> _Tasks and exercises_
a) Do these statements agree with the Miri pull request description? Answer yes or no for each, and quote the deciding words from the description.
(i) When no `--seed` is given, the simulator script generates one from `/dev/random`.
(ii) The author confirmed locally that all the Antithesis setup still works with these changes.
(iii) The defaults supplied for Miri are currently 1000 times smaller than the normal ones.
b) Which words of the Miri pull request description run from "Caught UB from" up to and including "which is great!"? Return that span verbatim.
** begin Passage provided **
It was mentioned in https://github.com/tursodatabase/turso/pull/3720
that adding Miri support for `turso_stress` would be useful. And, that a
bash script to start Miri with the right config would be a big help.
Notable changes:
- `antithesis_sdk`'s default features are disabled at the workspace
level, and only enabled as needed with the `antithesis` feature flag in
the various turso crates. Miri needs the noop version of
`antithesis_sdk` to run `turso_stress`, and feature unification
previously prevented this. I'm not able to ensure locally that all the
Antithesis stuff is still happy with these changes.
- Bash script to run `turso_stress` - this is barebones for now, see
below
- Bash script to run `simulator` - this passes any args to the `cargo
run` invocation inside, intercepting `--seed` if it's present, and
generating one from `/dev/random` if it's not. The seed is passed to
both Miri and the simulator to keep the overall execution reproducible.
(I checked this with a simple case)
- A `const fn`, `normal_or_miri` to supply different defaults in things
like CLI args for normal operation and Miri, since it's so slow. (An
idea I stole from tokio.) Right now the relevant values are 100x smaller
for Miri, although Miri is probably 1000 to 10,000x slower overall from
a rough estimation.
Caught UB from running `turso_stress` with Miri:
- An unsafe cast of a `*u8` to `*u32` inside the BTree implementation
resulted in the `*u32` making an unaligned read: `read()` ->
`read_unaligned()` fixes this
Future work - Making `turso_stress` reproducible under Miri:
- Right now `turso_stress` is plugged in to Antithesis, which is great!
** end Passage provided **
** begin Data supplied **
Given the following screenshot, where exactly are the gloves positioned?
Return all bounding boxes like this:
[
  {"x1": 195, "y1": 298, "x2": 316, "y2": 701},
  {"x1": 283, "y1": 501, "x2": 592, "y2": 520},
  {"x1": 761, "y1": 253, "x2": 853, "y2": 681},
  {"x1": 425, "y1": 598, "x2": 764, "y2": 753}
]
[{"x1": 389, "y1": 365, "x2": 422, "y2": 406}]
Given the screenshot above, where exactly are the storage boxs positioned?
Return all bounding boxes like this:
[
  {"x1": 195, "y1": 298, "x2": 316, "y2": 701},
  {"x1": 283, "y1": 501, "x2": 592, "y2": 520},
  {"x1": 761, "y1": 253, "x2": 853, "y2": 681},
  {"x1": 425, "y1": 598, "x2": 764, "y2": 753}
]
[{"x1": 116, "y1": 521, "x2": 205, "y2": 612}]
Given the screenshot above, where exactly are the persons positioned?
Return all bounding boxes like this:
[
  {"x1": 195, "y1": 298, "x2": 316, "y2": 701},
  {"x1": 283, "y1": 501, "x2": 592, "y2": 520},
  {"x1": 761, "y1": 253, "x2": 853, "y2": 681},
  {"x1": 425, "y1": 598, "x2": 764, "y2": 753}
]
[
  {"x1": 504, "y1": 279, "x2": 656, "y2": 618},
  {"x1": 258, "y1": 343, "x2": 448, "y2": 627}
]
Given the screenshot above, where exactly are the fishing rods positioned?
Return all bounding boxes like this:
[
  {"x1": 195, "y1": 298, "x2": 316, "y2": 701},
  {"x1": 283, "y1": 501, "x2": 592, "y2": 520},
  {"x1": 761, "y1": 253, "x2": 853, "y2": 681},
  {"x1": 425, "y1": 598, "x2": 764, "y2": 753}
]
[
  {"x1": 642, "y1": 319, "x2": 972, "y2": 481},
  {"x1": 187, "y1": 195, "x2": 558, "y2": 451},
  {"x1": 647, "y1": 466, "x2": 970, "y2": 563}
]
** end Data supplied **
> _Answers for the exercise_
a)
(i) Yes: "generating one from `/dev/random` if it's not."
(ii) No: "I'm not able to ensure locally that all the Antithesis stuff is still happy with these changes."
(iii) No: "Right now the relevant values are 100x smaller for Miri"

b)
Caught UB from running `turso_stress` with Miri:
- An unsafe cast of a `*u8` to `*u32` inside the BTree implementation
resulted in the `*u32` making an unaligned read: `read()` ->
`read_unaligned()` fixes this
Future work - Making `turso_stress` reproducible under Miri:
- Right now `turso_stress` is plugged in to Antithesis, which is great!